A statement from the Brigham said Vacanti had found the last six months a frustrating ordeal.
“He firmly believes in the STAP cell phenomenon and is devastated by all that has transpired. At this time, he feels that it is not productive to rehash what has transpired and is instead focused on his research and his efforts to replicate the STAP cell findings,” the statement said.
One of Vacanti’s coauthors, however, said he now doubts that the method works.
“With the retraction of the papers, there is no longer any experimental basis to support the consistency of the STAP phenomenon, and considering the discrepancies that have been pointed out recently . . . it has become increasingly difficult to call the STAP phenomenon even a promising hypothesis,” Yoshiki Sasai, a scientist at the RIKEN Center for Developmental Biology, wrote in a statement.
Dr. Leonard Zon, a Harvard scientist and director of the stem cell biology program at Boston Children’s Hospital, said that the topic has dominated discussions in the field and the retraction should seal the fate of the finding.

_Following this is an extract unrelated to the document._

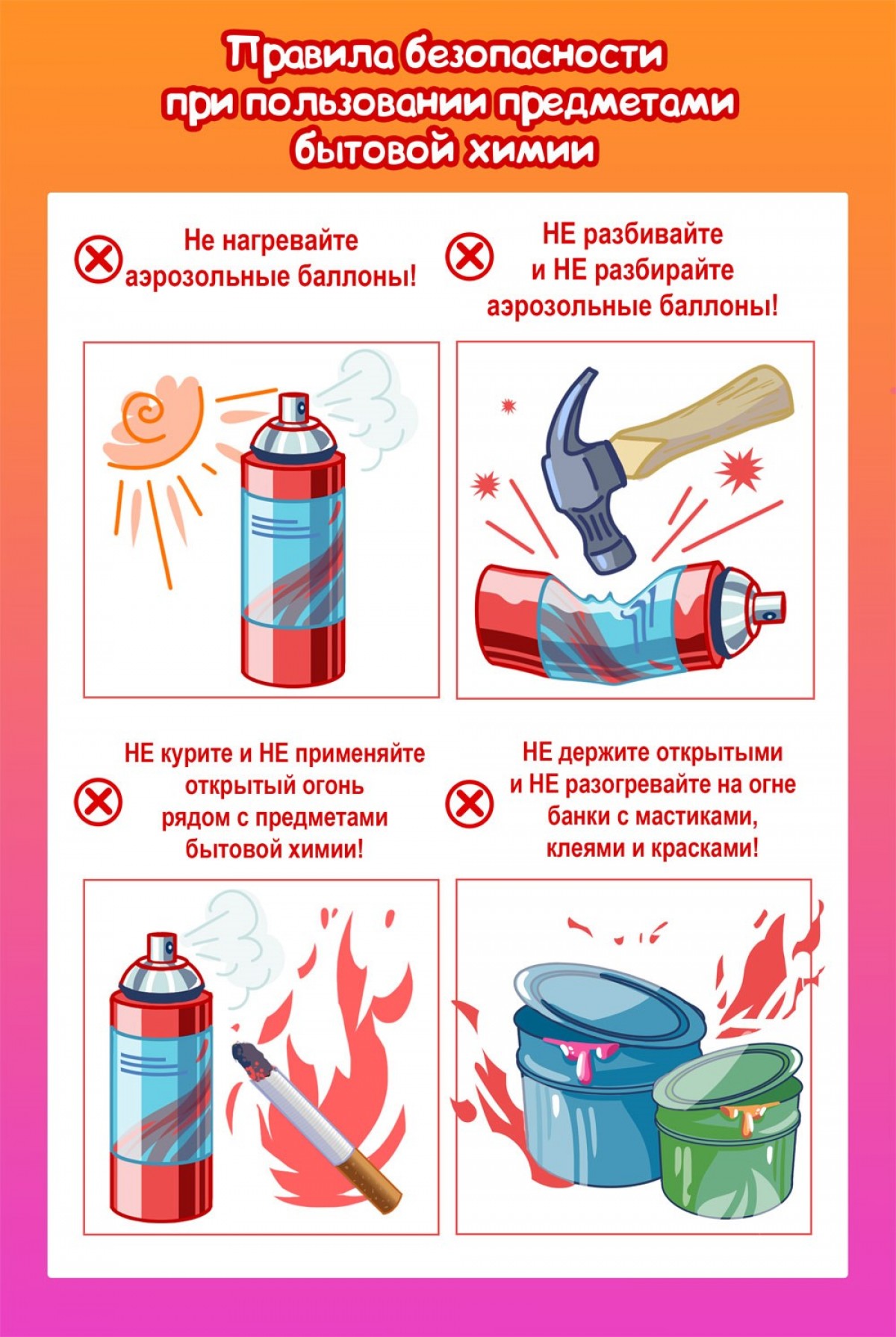 Правила безопасности при пользовании предметами бытовой химии

Не нагревайте аэрозольные баллоны!

НЕ разбивайте и НЕ разбирайте аэрозольные баллоны!

НЕ курите и НЕ применяйте открытый огонь рядом с предметами бытовой химии!

НЕ держите открытыми и НЕ разогревайте на огне банки с мастиками, клеями и красками!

“I don’t think there’s any shred of hope for these cells,” Zon said. “I really feel that there have been a lot of people trying different techniques, modified techniques, and I can’t find anybody who can reproduce it.”
The episode is already having an effect on stem cell research, Zon said. At the meeting of the International Society for Stem Cell Research last month, there was a mentoring session for junior scientists focused on scientific integrity and best practices for collecting and publishing evidence.